Task instructions
A) According to the forum post, what does the writer apply over the paint remover so it works longer and doesn't dry out?
B) Copy the passage of the forum post that starts with "In museum or" and finishes with "and old buildings.", putting "engraved" wherever "etched" occurs.

[[ Document excerpt, beginning ]]

Postby barnlover » September 1st, 2011, 2:00 am

@Chemical
I really like the non-toxic soybean or citrus paint removers but so far I have only found them in gel form so they work best on flat surfaces or removing the window part like a sash to a surface to work on. After much experimenting with various different types of paint removers, I finally settled on a non-toxic paste type stripper that can be used on both vertical or horizontal surfaces. Care has to be taken as one paint stripper I tried, let off an ammonia smell that was irritating and made working in the same room a problem. The best way to apply either of these paint removers is with an appropriate size disposable chip brush. Foam brushes can break down using some of the strippers. To help the paint remover work longer and not dry out, I apply plastic wrap or plastic sheeting. On the cheap you can use plastic shopping bags or garbage bags.

@Glass:Clean and Salvage
Clean glass with vinegar, hot water, automotive glass cleaner, commercial or household glass cleaner?
In museum or historic/unique houses, new glass should be etched with the date as to not confuse it as original or at least give an idea to future stewards of historic and old buildings.

@Heavy Paint
It really depends on how many layers of paint and how well they are adhered to the surface. At some point, you at least have to take down a few layers to in some manner to get a smooth or smoother finished surface.

[[ Document excerpt, end ]]
[[ Data listing, beginning ]]

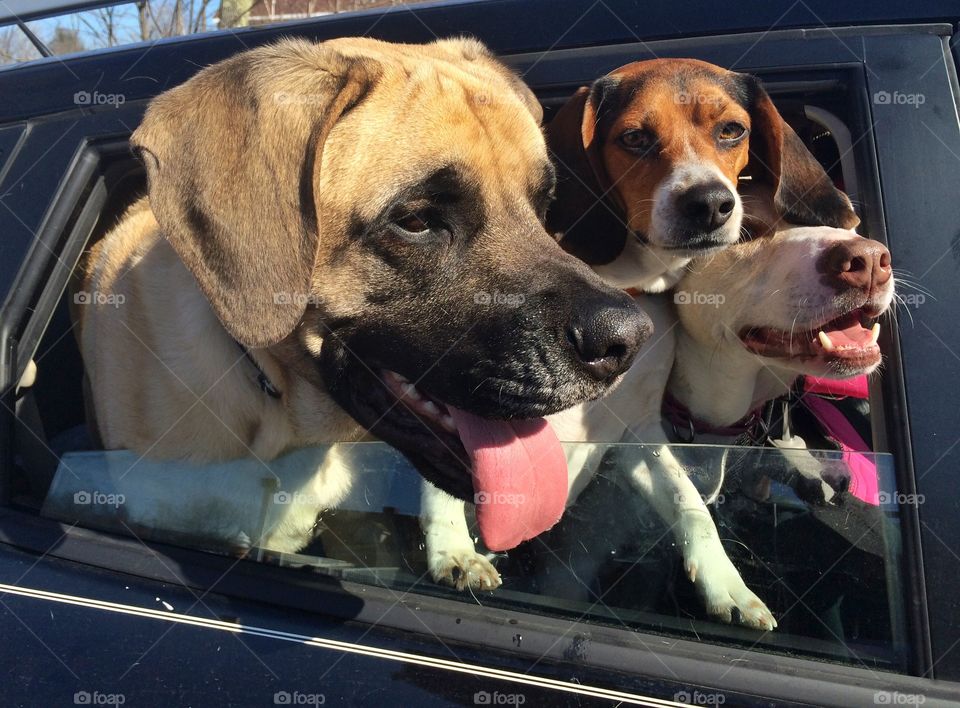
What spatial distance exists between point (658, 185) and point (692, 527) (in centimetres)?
115

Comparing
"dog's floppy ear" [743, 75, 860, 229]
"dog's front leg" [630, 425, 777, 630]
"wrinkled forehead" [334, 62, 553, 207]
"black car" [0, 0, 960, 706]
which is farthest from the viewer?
"dog's floppy ear" [743, 75, 860, 229]

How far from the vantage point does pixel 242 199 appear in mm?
1979

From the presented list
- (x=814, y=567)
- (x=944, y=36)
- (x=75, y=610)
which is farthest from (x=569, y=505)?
(x=944, y=36)

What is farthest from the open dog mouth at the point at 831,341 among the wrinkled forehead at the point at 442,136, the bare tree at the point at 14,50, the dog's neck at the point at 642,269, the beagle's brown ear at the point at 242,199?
the bare tree at the point at 14,50

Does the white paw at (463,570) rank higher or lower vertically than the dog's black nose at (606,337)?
lower

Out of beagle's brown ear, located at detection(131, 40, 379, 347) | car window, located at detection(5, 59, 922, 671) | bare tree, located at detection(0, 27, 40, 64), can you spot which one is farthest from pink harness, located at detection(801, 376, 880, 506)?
bare tree, located at detection(0, 27, 40, 64)

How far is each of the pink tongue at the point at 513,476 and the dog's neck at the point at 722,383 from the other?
70 centimetres

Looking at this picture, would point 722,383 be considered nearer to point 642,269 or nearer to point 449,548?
point 642,269

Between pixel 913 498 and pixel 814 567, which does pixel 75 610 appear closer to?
pixel 814 567

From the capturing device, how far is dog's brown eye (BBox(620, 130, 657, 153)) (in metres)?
2.61

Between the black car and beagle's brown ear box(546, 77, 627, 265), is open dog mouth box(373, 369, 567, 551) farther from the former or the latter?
beagle's brown ear box(546, 77, 627, 265)

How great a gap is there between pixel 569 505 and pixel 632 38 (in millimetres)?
1169

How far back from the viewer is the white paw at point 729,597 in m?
1.60

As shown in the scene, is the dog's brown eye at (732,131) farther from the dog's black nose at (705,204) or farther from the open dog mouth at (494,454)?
the open dog mouth at (494,454)
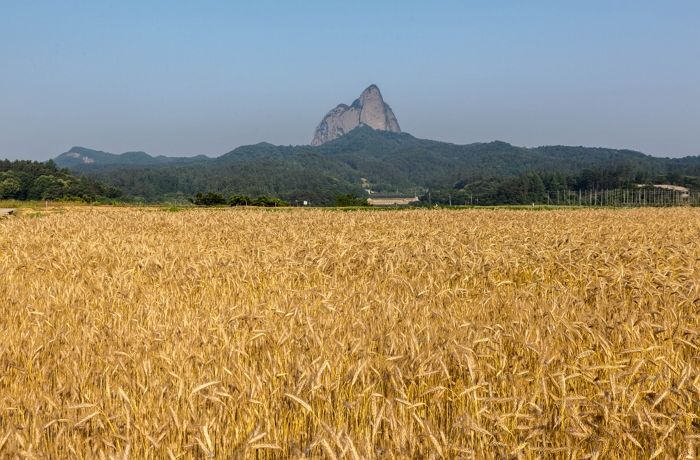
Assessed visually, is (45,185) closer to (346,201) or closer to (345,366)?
(346,201)

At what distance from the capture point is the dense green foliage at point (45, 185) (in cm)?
12644

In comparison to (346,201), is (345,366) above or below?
below

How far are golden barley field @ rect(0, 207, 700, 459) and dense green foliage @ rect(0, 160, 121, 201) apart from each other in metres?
123

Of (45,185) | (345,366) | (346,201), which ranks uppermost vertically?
(45,185)

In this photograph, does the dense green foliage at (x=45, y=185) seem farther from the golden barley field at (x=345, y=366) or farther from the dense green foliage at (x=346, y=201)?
the golden barley field at (x=345, y=366)

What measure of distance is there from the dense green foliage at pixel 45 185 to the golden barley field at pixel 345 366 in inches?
4848

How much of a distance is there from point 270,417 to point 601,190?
689 feet

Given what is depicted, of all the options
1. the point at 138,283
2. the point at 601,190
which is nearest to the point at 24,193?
the point at 138,283

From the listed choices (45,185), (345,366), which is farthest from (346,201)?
(345,366)

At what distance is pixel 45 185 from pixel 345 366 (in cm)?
13954

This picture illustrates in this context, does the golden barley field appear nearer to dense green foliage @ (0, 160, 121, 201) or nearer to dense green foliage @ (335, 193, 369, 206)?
dense green foliage @ (335, 193, 369, 206)

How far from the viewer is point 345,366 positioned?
15.9 feet

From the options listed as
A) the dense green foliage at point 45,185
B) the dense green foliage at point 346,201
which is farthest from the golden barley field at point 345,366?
the dense green foliage at point 45,185

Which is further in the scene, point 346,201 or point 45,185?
point 45,185
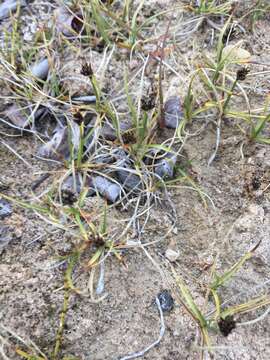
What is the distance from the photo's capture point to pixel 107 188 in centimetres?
162

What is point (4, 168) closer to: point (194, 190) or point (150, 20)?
point (194, 190)

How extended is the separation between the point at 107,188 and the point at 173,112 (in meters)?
0.41

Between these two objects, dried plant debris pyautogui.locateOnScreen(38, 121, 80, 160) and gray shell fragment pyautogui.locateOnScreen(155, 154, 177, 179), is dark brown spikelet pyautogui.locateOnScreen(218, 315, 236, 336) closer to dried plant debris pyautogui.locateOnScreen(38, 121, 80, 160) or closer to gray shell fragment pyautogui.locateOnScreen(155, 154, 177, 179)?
gray shell fragment pyautogui.locateOnScreen(155, 154, 177, 179)

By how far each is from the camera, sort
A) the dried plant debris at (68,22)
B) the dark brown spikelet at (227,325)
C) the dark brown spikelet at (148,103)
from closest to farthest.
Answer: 1. the dark brown spikelet at (227,325)
2. the dark brown spikelet at (148,103)
3. the dried plant debris at (68,22)

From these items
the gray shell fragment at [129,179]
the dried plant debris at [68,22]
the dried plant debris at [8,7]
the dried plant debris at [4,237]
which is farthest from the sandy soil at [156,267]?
the dried plant debris at [8,7]

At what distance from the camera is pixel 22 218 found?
60.9 inches

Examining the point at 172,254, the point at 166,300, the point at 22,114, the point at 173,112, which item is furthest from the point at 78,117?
the point at 166,300

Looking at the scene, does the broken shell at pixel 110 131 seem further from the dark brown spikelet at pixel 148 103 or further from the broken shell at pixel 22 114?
the broken shell at pixel 22 114

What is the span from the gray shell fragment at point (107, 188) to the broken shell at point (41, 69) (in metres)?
0.54

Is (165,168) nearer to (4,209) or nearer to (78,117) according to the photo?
(78,117)

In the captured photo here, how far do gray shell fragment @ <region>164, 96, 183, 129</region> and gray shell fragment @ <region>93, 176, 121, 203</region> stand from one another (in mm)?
337

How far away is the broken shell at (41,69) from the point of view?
1.90 m

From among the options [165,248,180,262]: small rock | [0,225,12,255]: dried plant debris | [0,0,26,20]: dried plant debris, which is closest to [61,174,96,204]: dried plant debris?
[0,225,12,255]: dried plant debris

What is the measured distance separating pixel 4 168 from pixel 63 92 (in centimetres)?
40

[[ Data listing, end ]]

Exercise responses
A) Plastic wrap or plastic sheeting.

B)
In museum or historic/unique houses, new glass should be engraved with the date as to not confuse it as original or at least give an idea to future stewards of historic and old buildings.